Internet taxes: From targeting users to service providers
Since Uganda broached the subject of internet taxes in July 2018, several other African countries took a que from the East African nation and introduced similar taxes in the hope of raising additional revenue. A new pattern of ‘tax’ in form of dubious fines may be on the horizon. In August 2018, Nigeria charged MTN $8.1 billion in fines for funds illegally repatriated between 2015 and 2018; this was in addition to a $2 billion fine for unpaid taxes. As early as 2015, MTN received a $5.2 billion fine for failing to disconnect over 5million-unregistered sim-cards.
Similarly in 2017, Zambia Information and Communications Technology Authority (ZICTA) fined all three mobile phone operators MTN, Airtel and Zamtel a cumulative total of over ZMW3 million for poor quality of service.
In April of this year, Vodacom Tanzania’s top executives were arrested and charged with 10 counts for economic sabotage for allegedly leading a criminal network that costed the government a loss of TSH11 billion. The charges included issuing numbers without a licence to do so and illegally importing and installing communications equipment. Many other similar incidents can be cited; in Rwanda for example, MTN was charged $8.5million for externally hosting an IT hub in Uganda instead of Rwanda, while in Ghana the National Communications Authority (NCA) fined all four mobile operators Airtel, Tigo, Glo, MTN and Vodafone for non-compliance of various quality of service requirements. Likewise, Safaricom in Kenya faced similar fines.
While in unclear circumstances, three foreign executives working for MTN Uganda were deported in January 2019, for allegedly using their position to compromise national security. Although no formal charge or fine was levied. As it may seem, African governments through their respective communications regulators have found a way to supplement their income through questionable fines and other financial penalties.
A 2017 study by Xalam Analytics found that the highest cumulative fine value imposed on a single mobile operator since 2015 amounted to $400, translating to an average of $100 million per year. Although masked as quality of service violations, the trend in fining telecoms giants is unsustainable and will have adverse effects on the communications sector in the long term.
The quest to extort revenue from mobile phone operators through regulatory fines and claims will not only discourage new investments in the communications sector but also subsequently drive them out of the markets. In addition, the cost of communication is likely to increase, as the remaining operators will have to make up for lost income by increasing tariffs, consequently forcing the consumer to pay the price.

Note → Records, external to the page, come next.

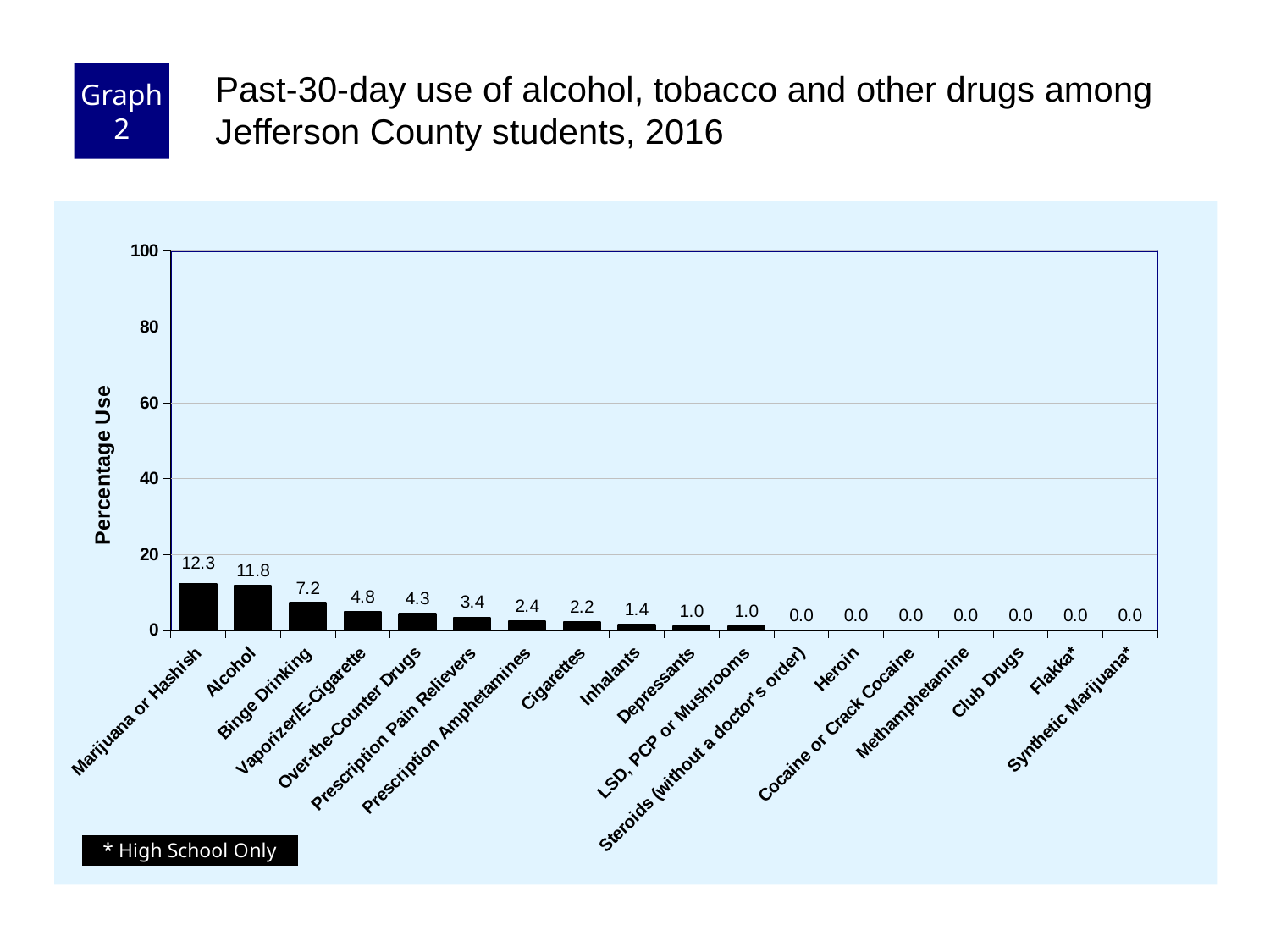
Is the value for Binge Drinking greater or less than 20? less What is the percentage use for Cigarettes? 2.2 What is the percentage use for Vaporizer/E-Cigarette? 4.8 Which has a higher percentage use, Prescription Pain Relievers or Inhalants? Prescription Pain Relievers What is the percentage use for Alcohol? 11.8 How many categories are shown on the x axis? 18 What type of chart is shown on the slide? Bar chart Which category has the highest percentage use? Marijuana or Hashish What is the percentage use for Marijuana or Hashish? 12.3 What is the difference in percentage use between Marijuana or Hashish and Alcohol? 0.5 What is the difference in percentage use between Binge Drinking and Over-the-Counter Drugs? 2.9 How many categories have a value of 0.0? 7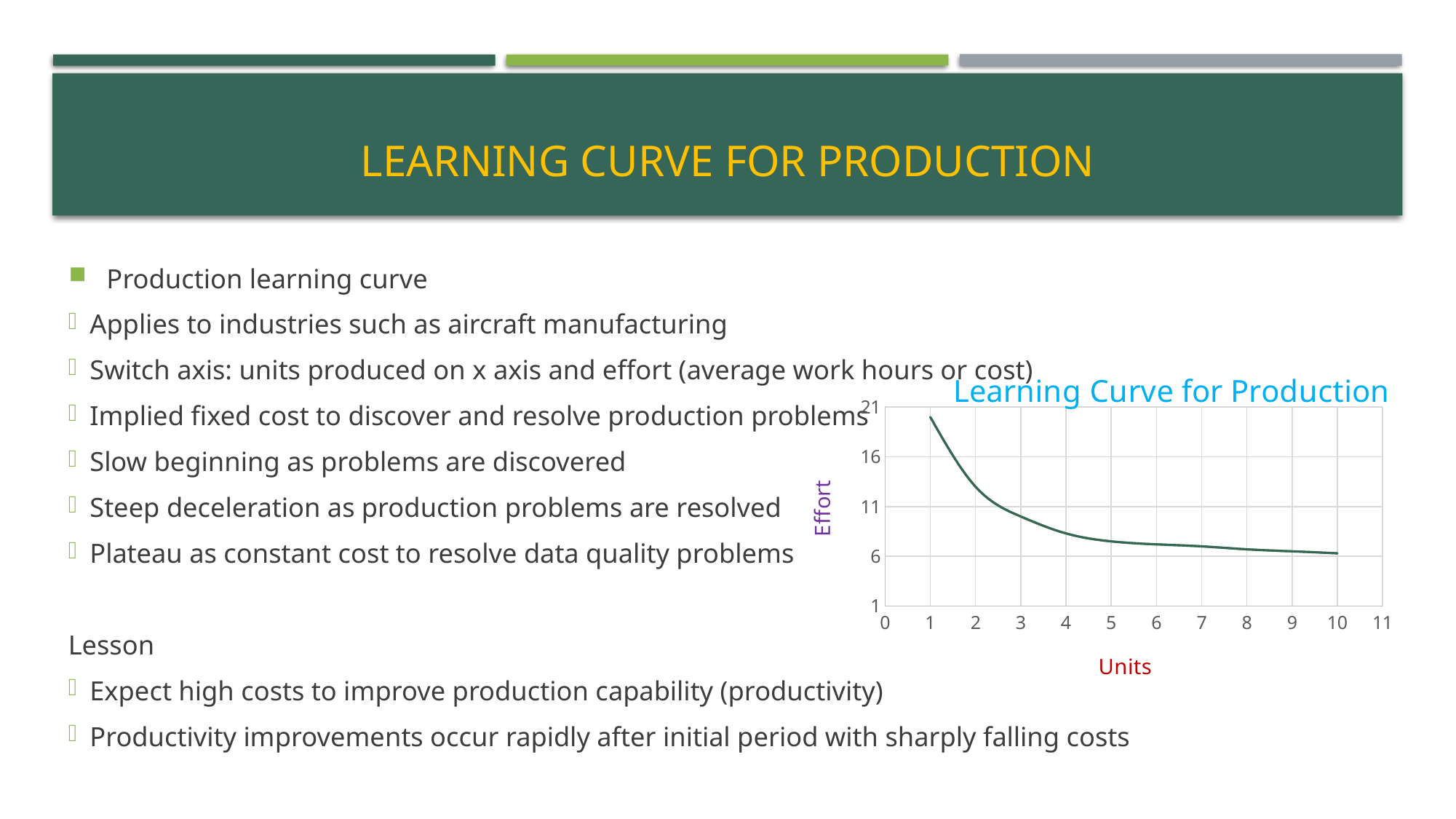
Is the effort at unit 2 greater or less than 11? greater Which has the larger effort value, unit 5 or unit 2? unit 2 Does the effort rise or fall as the number of units increases along the x axis? fall What is the label of the vertical axis of the chart? Effort Is the effort at unit 8 greater or less than 11? less What kind of chart is shown on the slide? line chart At which unit on the x axis is the effort lowest? 10 Is the effort at unit 4 greater or less than 11? less At which unit on the x axis is the effort highest? 1 What is the title of the chart on the slide? Learning Curve for Production Which has the larger effort value, unit 1 or unit 10? unit 1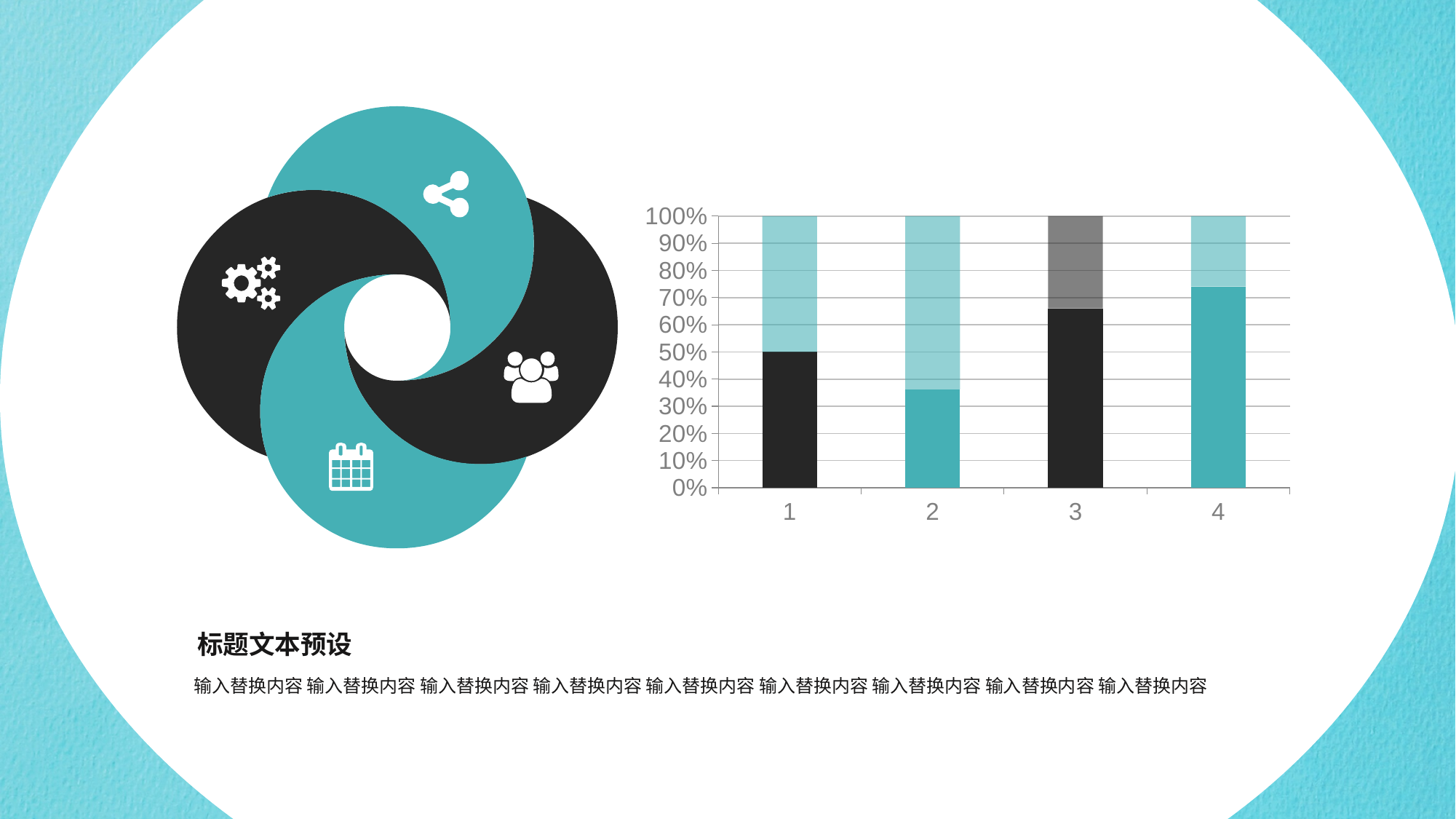
What is the highest value shown on the y axis of the chart? 100% Is the bottom segment of the bar for category 3 greater or less than 60%? greater What colour is the bottom segment of the bar for category 3? black Which category has the largest bottom segment in its bar? 4 What kind of chart is shown on the slide? bar chart Is the bottom segment of the bar for category 2 greater or less than 40%? less What is the total height of each stacked bar in the chart? 100% Which category has the smallest bottom segment in its bar? 2 How many categories are shown on the x axis of the chart? 4 Which has a larger bottom segment, the bar for category 1 or the bar for category 2? 1 Is the bottom segment of the bar for category 4 greater or less than 70%? greater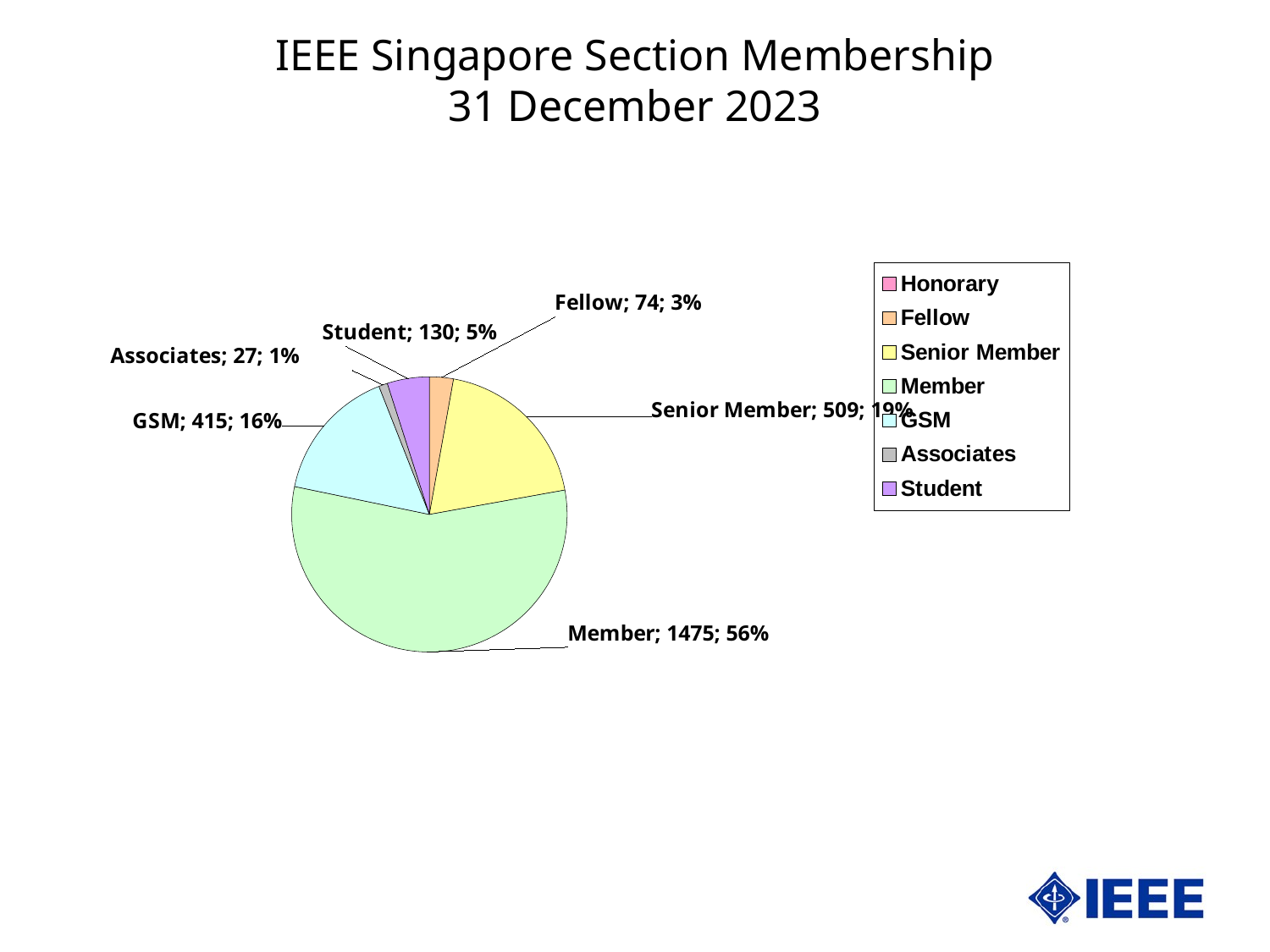
What kind of chart is shown on the slide? pie chart What percentage of the pie is the Student slice? 5% What is the title of the chart? IEEE Singapore Section Membership 31 December 2023 Which is larger, the Fellow count or the Student count? Student How many members are in the GSM category? 415 Which labelled category has the smallest slice of the pie? Associates What share of the pie does the Senior Member slice represent? 19% How many entries does the legend list? 7 Which category has the largest slice of the pie? Member What colour is the Member slice in the pie? light green How many members are in the Member category? 1475 What is the difference between the Senior Member count and the GSM count? 94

Moreover, fines will eliminate the competitive advantage and hamper innovative product solutions that could benefit people greatly. Amidst damning ICT sector reports due to the introduction of WhatsApp and internet taxes; this is a trend to watch as more African governments are looking for ways to collect more revenue while regulators are equally under pressure to make up for lost revenue caused by the rise of Over the Top (OTT) services. In addition, the pressure to genuinely enforce quality of service guidelines while trying to ‘prove’ regulatory effectiveness.